ACTION ITEM>
What do the lines from the one containing "phylum: Chordata" through the end of the entries say? Quote them exactly, and only them.

EXTRACTED DATA>
--- START ---

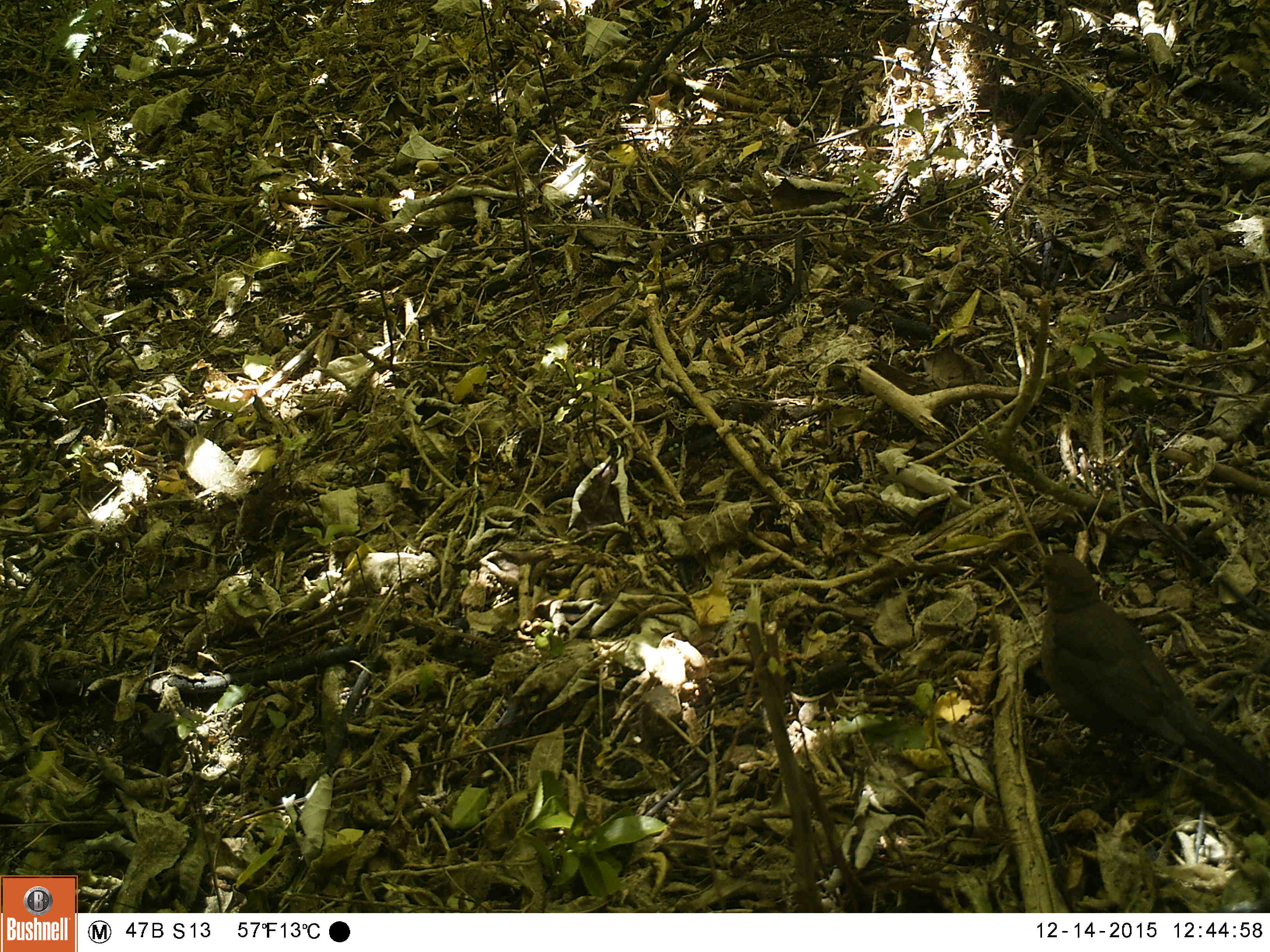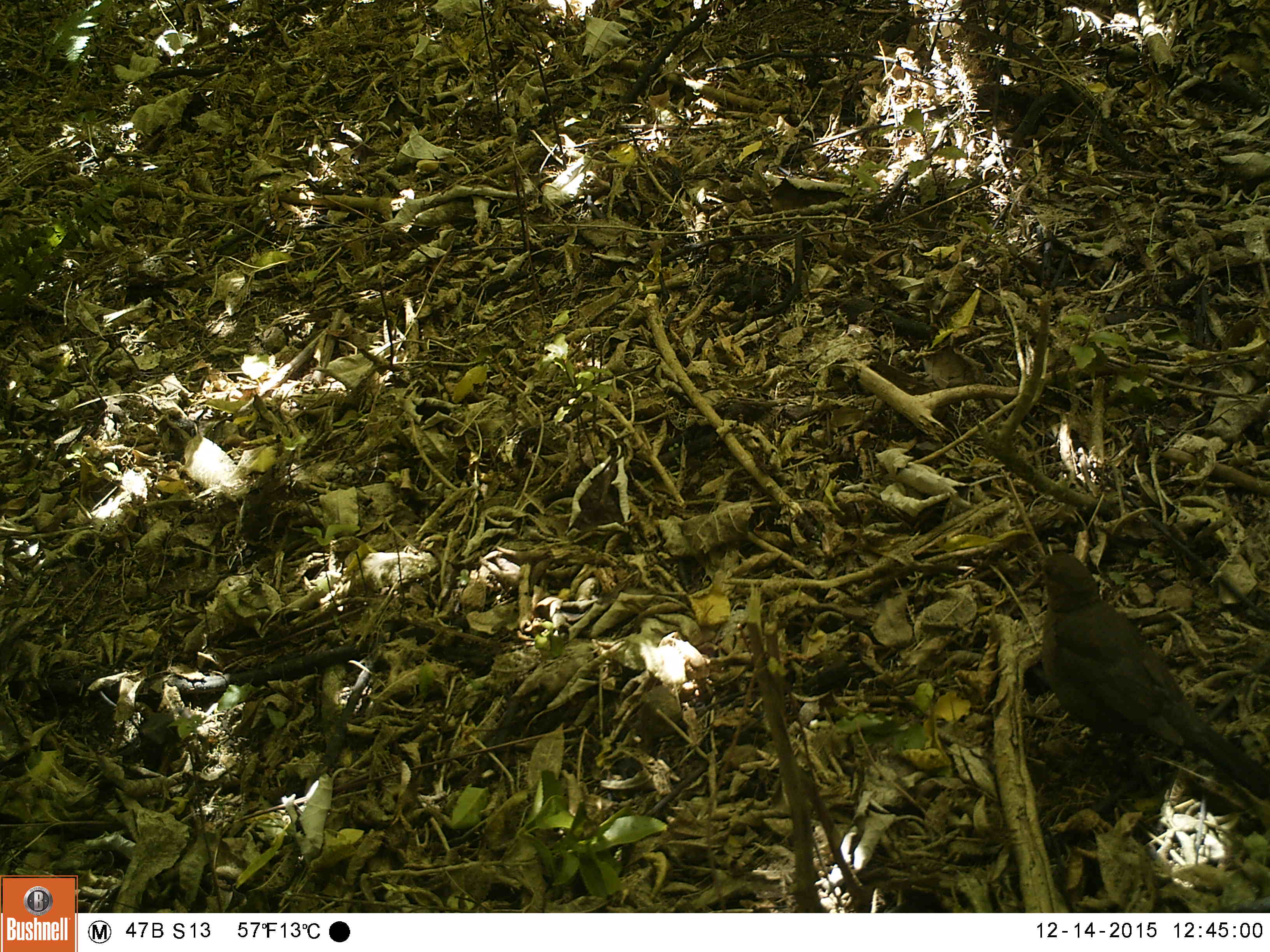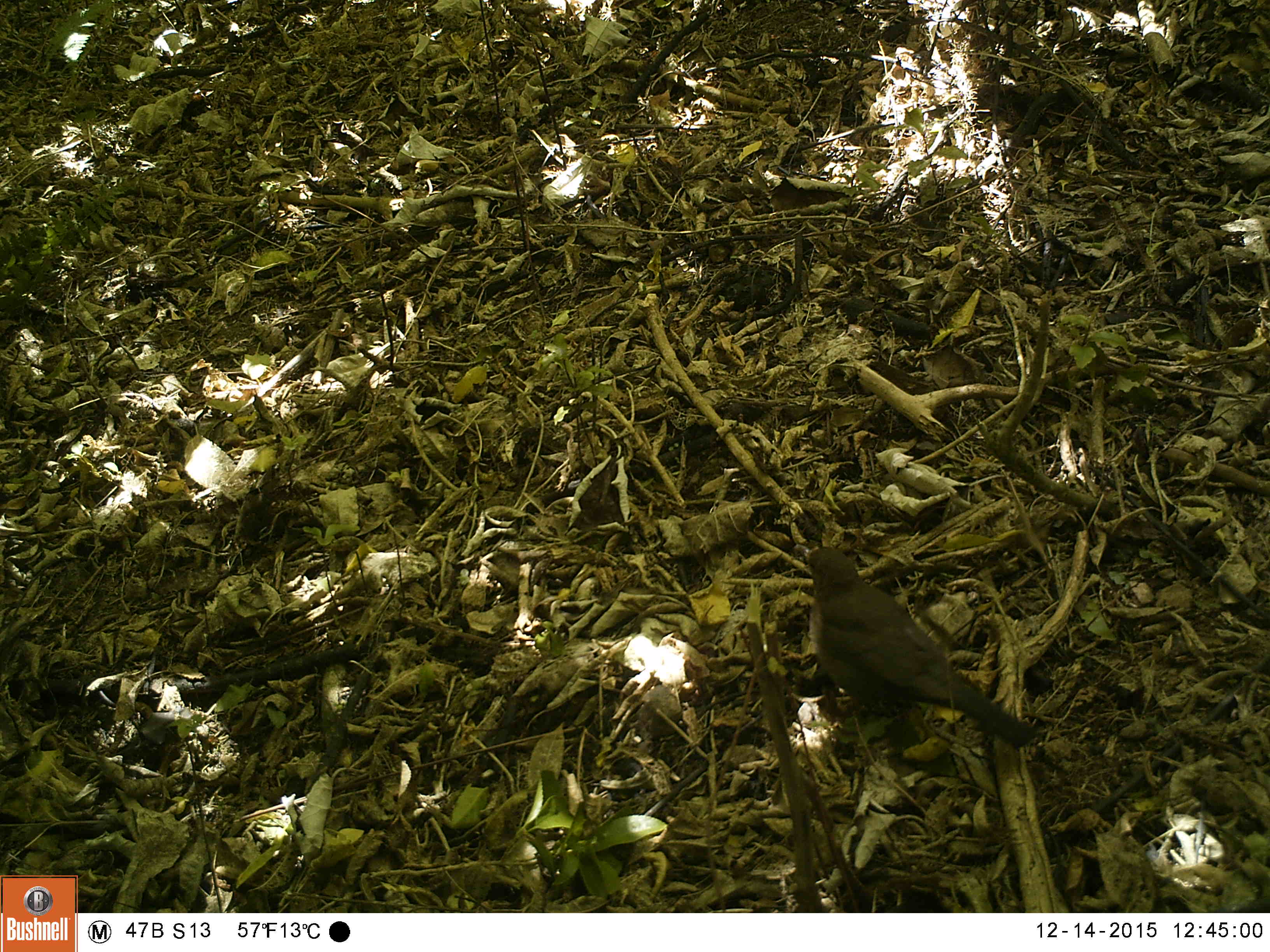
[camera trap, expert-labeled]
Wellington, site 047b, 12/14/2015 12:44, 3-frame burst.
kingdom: Animalia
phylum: Chordata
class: Aves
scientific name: Aves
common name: bird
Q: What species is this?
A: Bird (Aves).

--- END ---

EXPECTED ANSWER>
phylum: Chordata
class: Aves
scientific name: Aves
common name: bird
Q: What species is this?
A: Bird (Aves).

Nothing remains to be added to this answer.